Se invece io potessi, mia Delia,

con te aggiogare i buoi e pascere le greggi

sul monte che sai, e mi fosse consentito

tenerti con amore fra le braccia,

dolce sarebbe il mio sonno anche sulla nuda terra.

Che vale distendersi su un letto di porpora

senza un amore ricambiato,

quando viene la notte e una veglia di pianto?

Nemmeno piume o coperte a ricami,

nemmeno il mormorio d'un placido ruscello

potrebbero indurti a dormire.

Forse con parole di fuoco ho violato il nume di Venere

e ora la lingua sacrilega ne sconta la pena?

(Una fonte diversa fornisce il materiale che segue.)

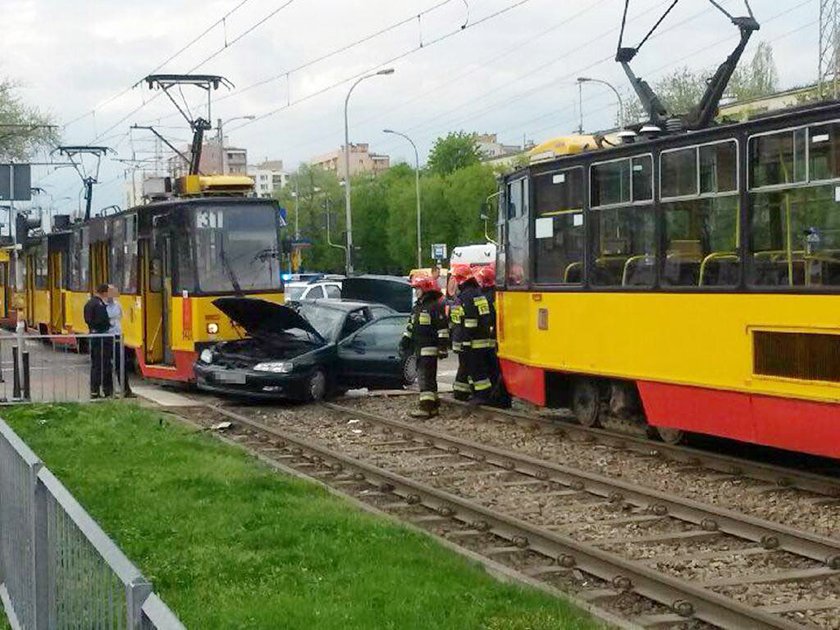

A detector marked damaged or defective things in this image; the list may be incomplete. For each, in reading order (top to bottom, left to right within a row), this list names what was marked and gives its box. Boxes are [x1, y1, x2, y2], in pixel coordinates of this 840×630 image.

crushed car [190, 298, 414, 402]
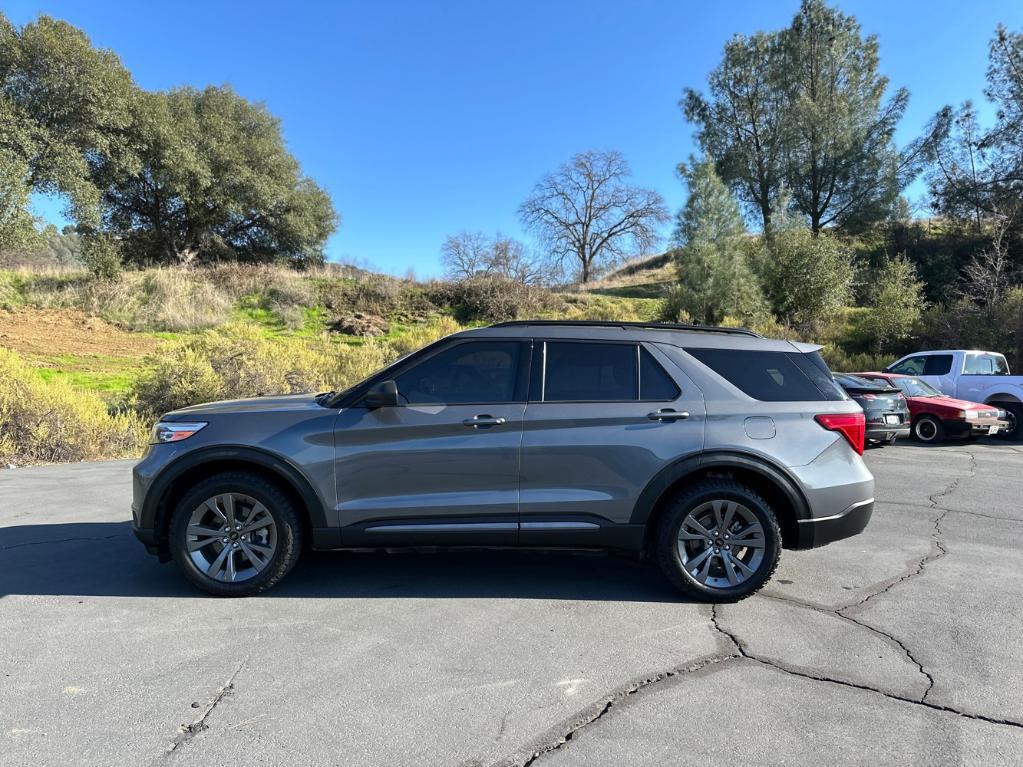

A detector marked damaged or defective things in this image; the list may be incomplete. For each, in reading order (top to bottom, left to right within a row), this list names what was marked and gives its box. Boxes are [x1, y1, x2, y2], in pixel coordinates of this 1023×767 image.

crack in pavement [160, 642, 257, 764]
cracked asphalt [1, 443, 1023, 767]
crack in pavement [499, 650, 740, 767]
crack in pavement [707, 605, 1023, 732]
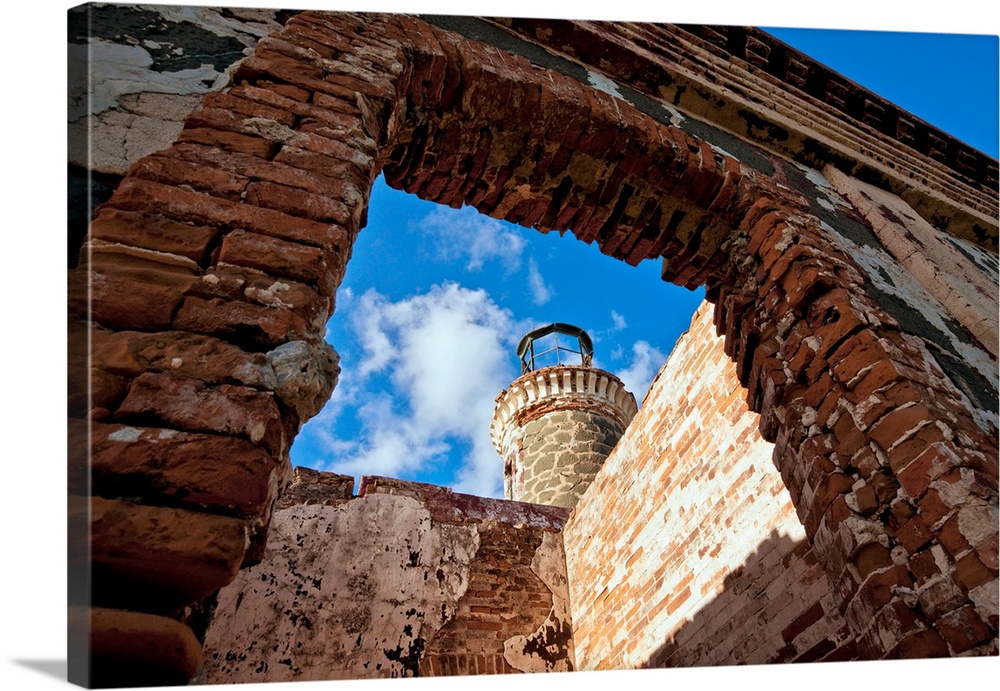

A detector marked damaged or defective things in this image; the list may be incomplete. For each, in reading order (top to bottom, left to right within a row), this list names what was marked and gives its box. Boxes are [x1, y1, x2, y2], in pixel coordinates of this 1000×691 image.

peeling plaster [201, 494, 478, 684]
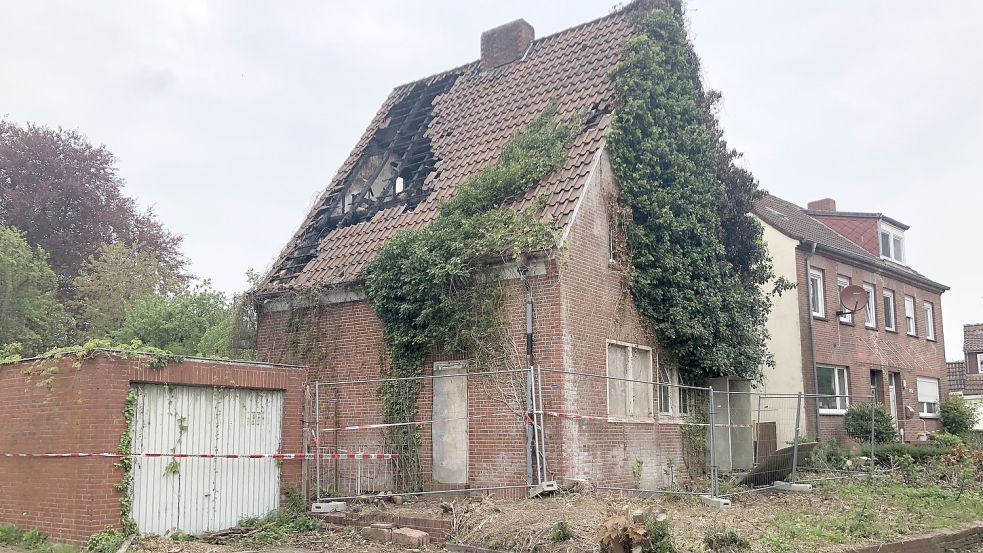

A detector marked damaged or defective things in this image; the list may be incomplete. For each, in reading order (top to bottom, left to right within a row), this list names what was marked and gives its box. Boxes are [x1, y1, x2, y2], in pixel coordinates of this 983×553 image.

fire-damaged house [252, 5, 736, 496]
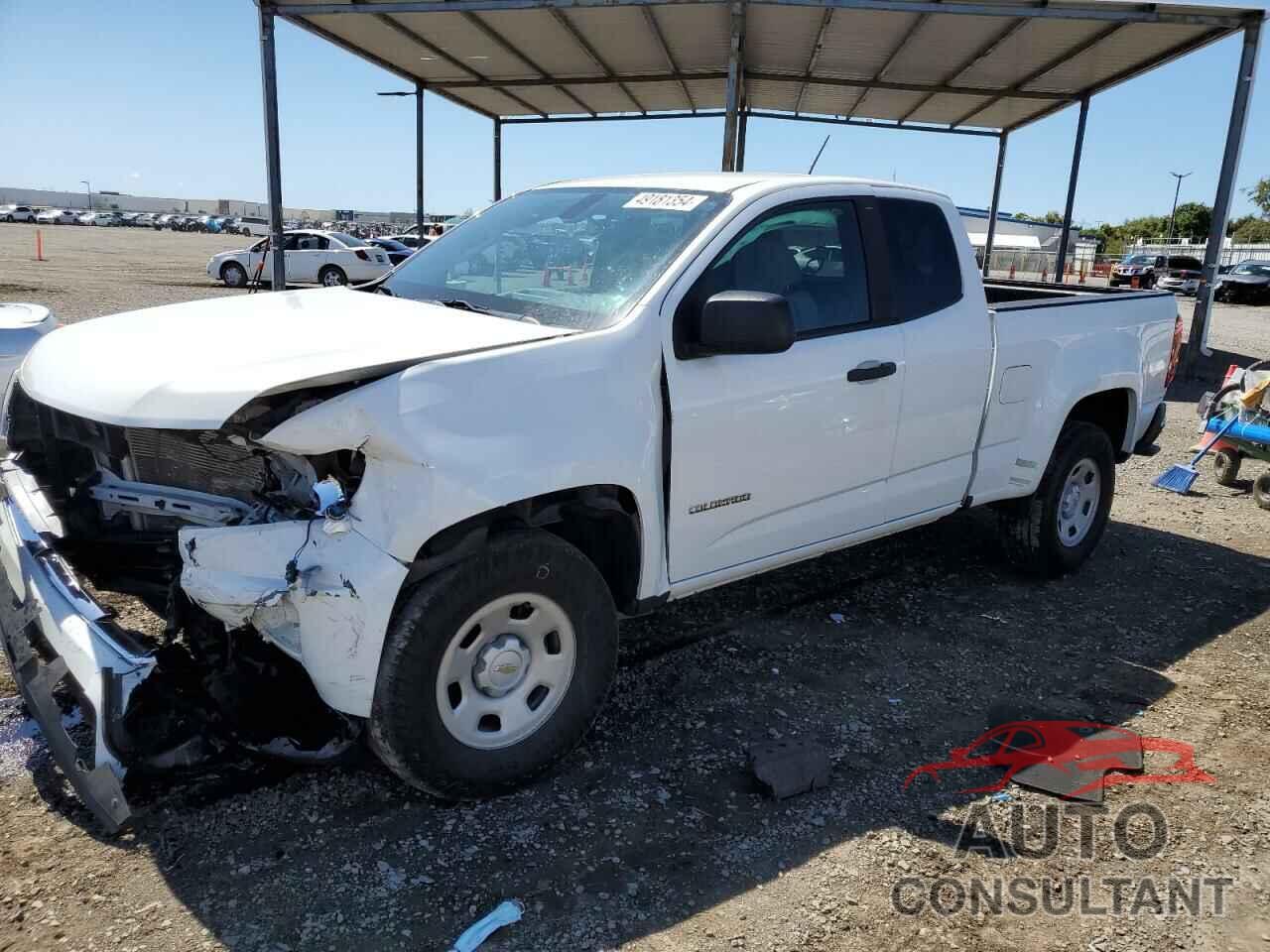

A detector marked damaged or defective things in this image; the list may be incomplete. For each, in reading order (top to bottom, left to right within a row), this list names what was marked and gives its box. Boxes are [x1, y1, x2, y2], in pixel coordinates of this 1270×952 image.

o mi si accusa d'essere entrato con empietà

nel tempio degli dei

e d'aver strappato corone ai sacri focolari?

Se io lo meritassi,

non esiterei a prosternarmi nei templi

e a imprimere di baci la soglia sacrata,

a trascinarmi supplicando per terra, in ginocchio,

e a percuotere in tormento col capo

la porta consacrata.

Ma tu, che lieto sorridi delle nostre sventure,

attento a te per il futuro:

non colpirà uno solo la divinità.

Chi irrideva gli amori infelici dei giovani,

l'ho visto, vecchio, piegare il collo alle catene di

Venere,

ordire con voce tremante parole d'amore,

tentando con la mano

d'aggiustarsi i capelli bianchi;

non provava vergogna

d'attendere impalato davanti a una porta

o di fermare in mezzo al foro

l'ancella della donna amata.

Ragazzi e giovani gli si accalcano intorno

e ognuno sputa,

sputa nelle morbide pieghe della propria veste.

Fammi grazia, Venere: a te devota

è consacrata sempre la mia mente.

Perché, crudele, bruci le tue messi?